━━━━━ Supplied data ━━━━━

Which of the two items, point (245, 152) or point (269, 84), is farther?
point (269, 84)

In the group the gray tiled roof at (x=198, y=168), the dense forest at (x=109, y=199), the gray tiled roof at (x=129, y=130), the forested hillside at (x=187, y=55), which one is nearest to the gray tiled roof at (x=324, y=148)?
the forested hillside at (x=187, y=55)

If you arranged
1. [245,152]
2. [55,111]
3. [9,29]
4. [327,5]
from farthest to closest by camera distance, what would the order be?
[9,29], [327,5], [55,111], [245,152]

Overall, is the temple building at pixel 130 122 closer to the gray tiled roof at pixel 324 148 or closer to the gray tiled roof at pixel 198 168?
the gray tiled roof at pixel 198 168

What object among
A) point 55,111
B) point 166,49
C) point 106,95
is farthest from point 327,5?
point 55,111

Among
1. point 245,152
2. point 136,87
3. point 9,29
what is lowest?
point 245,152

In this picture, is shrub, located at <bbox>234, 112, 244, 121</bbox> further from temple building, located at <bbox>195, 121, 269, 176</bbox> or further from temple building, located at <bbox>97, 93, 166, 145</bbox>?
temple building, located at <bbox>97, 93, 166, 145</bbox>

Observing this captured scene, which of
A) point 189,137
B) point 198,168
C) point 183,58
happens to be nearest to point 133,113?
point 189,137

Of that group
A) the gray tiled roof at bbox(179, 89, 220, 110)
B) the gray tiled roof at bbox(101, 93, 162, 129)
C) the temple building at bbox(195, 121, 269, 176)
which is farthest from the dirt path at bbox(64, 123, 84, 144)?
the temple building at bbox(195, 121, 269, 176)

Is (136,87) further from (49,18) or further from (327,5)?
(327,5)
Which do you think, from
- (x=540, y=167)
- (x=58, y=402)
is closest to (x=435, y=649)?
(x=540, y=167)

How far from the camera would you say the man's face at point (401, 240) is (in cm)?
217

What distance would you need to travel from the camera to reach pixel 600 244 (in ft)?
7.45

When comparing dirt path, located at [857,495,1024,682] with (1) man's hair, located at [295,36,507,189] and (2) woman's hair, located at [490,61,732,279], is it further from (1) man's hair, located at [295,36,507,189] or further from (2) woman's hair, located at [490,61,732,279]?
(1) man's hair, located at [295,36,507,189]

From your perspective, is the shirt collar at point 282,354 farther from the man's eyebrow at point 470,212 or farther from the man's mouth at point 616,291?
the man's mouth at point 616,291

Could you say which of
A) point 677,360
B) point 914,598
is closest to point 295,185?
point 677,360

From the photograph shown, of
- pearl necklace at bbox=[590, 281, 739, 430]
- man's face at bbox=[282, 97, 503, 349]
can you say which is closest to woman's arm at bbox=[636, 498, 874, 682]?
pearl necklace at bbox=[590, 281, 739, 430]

━━━━━

▸ **Task requirements**
Render every line of the records above as a Markdown table with the columns "No." and "Line", numbering the rows in order and omitting blank lines.

▸ **Answer to the task**
| No. | Line |
|---|---|
| 1 | Which of the two items, point (245, 152) or point (269, 84), is farther? |
| 2 | point (269, 84) |
| 3 | In the group the gray tiled roof at (x=198, y=168), the dense forest at (x=109, y=199), the gray tiled roof at (x=129, y=130), the forested hillside at (x=187, y=55), which one is nearest to the gray tiled roof at (x=324, y=148)? |
| 4 | the forested hillside at (x=187, y=55) |
| 5 | If you arranged |
| 6 | 1. [245,152] |
| 7 | 2. [55,111] |
| 8 | 3. [9,29] |
| 9 | 4. [327,5] |
| 10 | from farthest to closest by camera distance, what would the order be? |
| 11 | [9,29], [327,5], [55,111], [245,152] |
| 12 | Overall, is the temple building at pixel 130 122 closer to the gray tiled roof at pixel 324 148 or closer to the gray tiled roof at pixel 198 168? |
| 13 | the gray tiled roof at pixel 198 168 |
| 14 | What object among |
| 15 | A) point 55,111 |
| 16 | B) point 166,49 |
| 17 | C) point 106,95 |
| 18 | is farthest from point 327,5? |
| 19 | point 55,111 |
| 20 | Among |
| 21 | 1. point 245,152 |
| 22 | 2. point 136,87 |
| 23 | 3. point 9,29 |
| 24 | what is lowest? |
| 25 | point 245,152 |
| 26 | In this picture, is shrub, located at <bbox>234, 112, 244, 121</bbox> further from temple building, located at <bbox>195, 121, 269, 176</bbox> or further from temple building, located at <bbox>97, 93, 166, 145</bbox>? |
| 27 | temple building, located at <bbox>97, 93, 166, 145</bbox> |
| 28 | Observing this captured scene, which of |
| 29 | A) point 189,137 |
| 30 | B) point 198,168 |
| 31 | C) point 183,58 |
| 32 | happens to be nearest to point 133,113? |
| 33 | point 189,137 |
| 34 | Of that group |
| 35 | A) the gray tiled roof at bbox(179, 89, 220, 110) |
| 36 | B) the gray tiled roof at bbox(101, 93, 162, 129) |
| 37 | C) the temple building at bbox(195, 121, 269, 176) |
| 38 | which is farthest from the dirt path at bbox(64, 123, 84, 144)? |
| 39 | the temple building at bbox(195, 121, 269, 176) |
| 40 | Is (136,87) further from (49,18) or further from (327,5)? |
| 41 | (327,5) |
| 42 | Which do you think, from |
| 43 | - (x=540, y=167) |
| 44 | - (x=58, y=402) |
| 45 | is closest to (x=435, y=649)? |
| 46 | (x=540, y=167) |
| 47 | How far from the camera would you say the man's face at point (401, 240) is (in cm)? |
| 48 | 217 |
| 49 | What distance would you need to travel from the camera to reach pixel 600 244 (in ft)? |
| 50 | 7.45 |
| 51 | When comparing dirt path, located at [857,495,1024,682] with (1) man's hair, located at [295,36,507,189] and (2) woman's hair, located at [490,61,732,279], is it further from (1) man's hair, located at [295,36,507,189] or further from (2) woman's hair, located at [490,61,732,279]? |
| 52 | (1) man's hair, located at [295,36,507,189] |
| 53 | From your perspective, is the shirt collar at point 282,354 farther from the man's eyebrow at point 470,212 or farther from the man's mouth at point 616,291? |
| 54 | the man's mouth at point 616,291 |
| 55 | Could you say which of |
| 56 | A) point 677,360 |
| 57 | B) point 914,598 |
| 58 | is closest to point 295,185? |
| 59 | point 677,360 |
| 60 | From the photograph shown, of |
| 61 | - pearl necklace at bbox=[590, 281, 739, 430] |
| 62 | - man's face at bbox=[282, 97, 503, 349] |
| 63 | can you say which is closest to woman's arm at bbox=[636, 498, 874, 682]? |
| 64 | pearl necklace at bbox=[590, 281, 739, 430] |